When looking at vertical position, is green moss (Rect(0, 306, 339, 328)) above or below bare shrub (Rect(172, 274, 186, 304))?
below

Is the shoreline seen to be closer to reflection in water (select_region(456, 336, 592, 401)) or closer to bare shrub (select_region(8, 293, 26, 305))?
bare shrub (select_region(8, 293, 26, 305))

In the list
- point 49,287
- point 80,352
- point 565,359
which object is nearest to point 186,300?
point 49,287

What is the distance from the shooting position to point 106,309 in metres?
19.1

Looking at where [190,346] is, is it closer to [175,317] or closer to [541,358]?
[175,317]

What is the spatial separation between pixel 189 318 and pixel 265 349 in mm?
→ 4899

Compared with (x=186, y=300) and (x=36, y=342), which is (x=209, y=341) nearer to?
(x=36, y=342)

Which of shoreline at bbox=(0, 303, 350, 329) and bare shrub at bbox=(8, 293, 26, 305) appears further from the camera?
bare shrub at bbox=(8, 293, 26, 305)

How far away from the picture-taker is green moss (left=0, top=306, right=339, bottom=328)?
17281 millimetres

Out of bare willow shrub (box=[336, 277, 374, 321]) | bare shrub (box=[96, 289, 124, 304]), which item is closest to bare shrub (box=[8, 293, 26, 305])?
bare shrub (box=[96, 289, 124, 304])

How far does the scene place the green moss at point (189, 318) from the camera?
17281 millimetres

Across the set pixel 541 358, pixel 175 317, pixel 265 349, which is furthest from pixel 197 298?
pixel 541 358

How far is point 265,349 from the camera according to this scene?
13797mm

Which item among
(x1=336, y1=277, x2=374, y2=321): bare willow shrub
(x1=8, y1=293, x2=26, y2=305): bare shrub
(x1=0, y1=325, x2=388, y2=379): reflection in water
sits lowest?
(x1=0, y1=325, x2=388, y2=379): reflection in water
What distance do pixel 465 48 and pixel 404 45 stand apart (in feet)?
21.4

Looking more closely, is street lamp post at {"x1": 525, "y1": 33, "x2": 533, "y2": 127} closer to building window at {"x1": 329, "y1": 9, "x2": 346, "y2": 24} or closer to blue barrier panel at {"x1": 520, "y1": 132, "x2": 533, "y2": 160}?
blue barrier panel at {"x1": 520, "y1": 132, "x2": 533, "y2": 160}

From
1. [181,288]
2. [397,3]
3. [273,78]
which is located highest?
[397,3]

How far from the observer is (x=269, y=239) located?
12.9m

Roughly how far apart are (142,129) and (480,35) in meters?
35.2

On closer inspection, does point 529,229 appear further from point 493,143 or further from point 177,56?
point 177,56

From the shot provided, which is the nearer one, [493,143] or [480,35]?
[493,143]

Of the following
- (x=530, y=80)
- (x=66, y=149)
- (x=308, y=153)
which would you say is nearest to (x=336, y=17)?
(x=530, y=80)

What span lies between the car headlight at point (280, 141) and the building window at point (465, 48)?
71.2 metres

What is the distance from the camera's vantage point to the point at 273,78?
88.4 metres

==

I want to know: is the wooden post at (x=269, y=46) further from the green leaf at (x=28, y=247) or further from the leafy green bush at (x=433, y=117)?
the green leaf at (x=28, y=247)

▶ _SET EXERCISE_
Render the records in the stretch from the line containing "What is the distance from the camera's" through the line containing "88.4 metres" as a two-column CSV with the columns request and answer. Use one row per record, put each field in quotes, and replace any line breaks with spaces.

▶ _RESULT OF THIS TASK_
request,answer
"What is the distance from the camera's vantage point to the point at 273,78?","88.4 metres"